115 views Asked by At

In page 137 of Hadoop: The definitive guide 4th edition, it talks about column oriented formats file and shows a picture below.

enter image description here

In the RCFile, why the sequence order of numbers is 1,4,2,5,3,6,7,10,8,11,9,12 rather than 1,4,7,10,2,5,8,11,3,6,9,12?

1

There are 1 answers

1
leftjoin On BEST ANSWER

First of all, RC is not columnar file, it is Record Columnar file. RC as well as ORC are splittable. This means you do not read all the file to get only few rows and it can be read in parallel by many containers. And this is why we need splits.

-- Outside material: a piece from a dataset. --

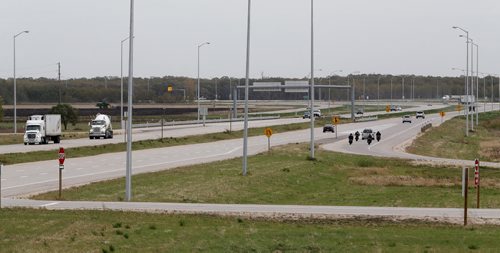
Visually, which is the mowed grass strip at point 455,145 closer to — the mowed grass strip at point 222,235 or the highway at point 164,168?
the highway at point 164,168

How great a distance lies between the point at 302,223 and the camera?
70.3ft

Splits contain rows that are grouped together and can be read independent of each other, and at the same time columns are also grouped inside splits. Similar data can be compressed better, so if columns are grouped together, it improves compression. In your example one split contains only two rows, but it can contain 10000 or more rows.

What the official documentation says about RC file:

  • As row-store, RCFile guarantees that data in the same row are located in the same node.

  • As column-store, RCFile can exploit column-wise data compression and skip unnecessary column reads.

Also read about ORC. Using indexes in ORC, stripes can be easily filtered on the lowest level. This feature is called predicate push down.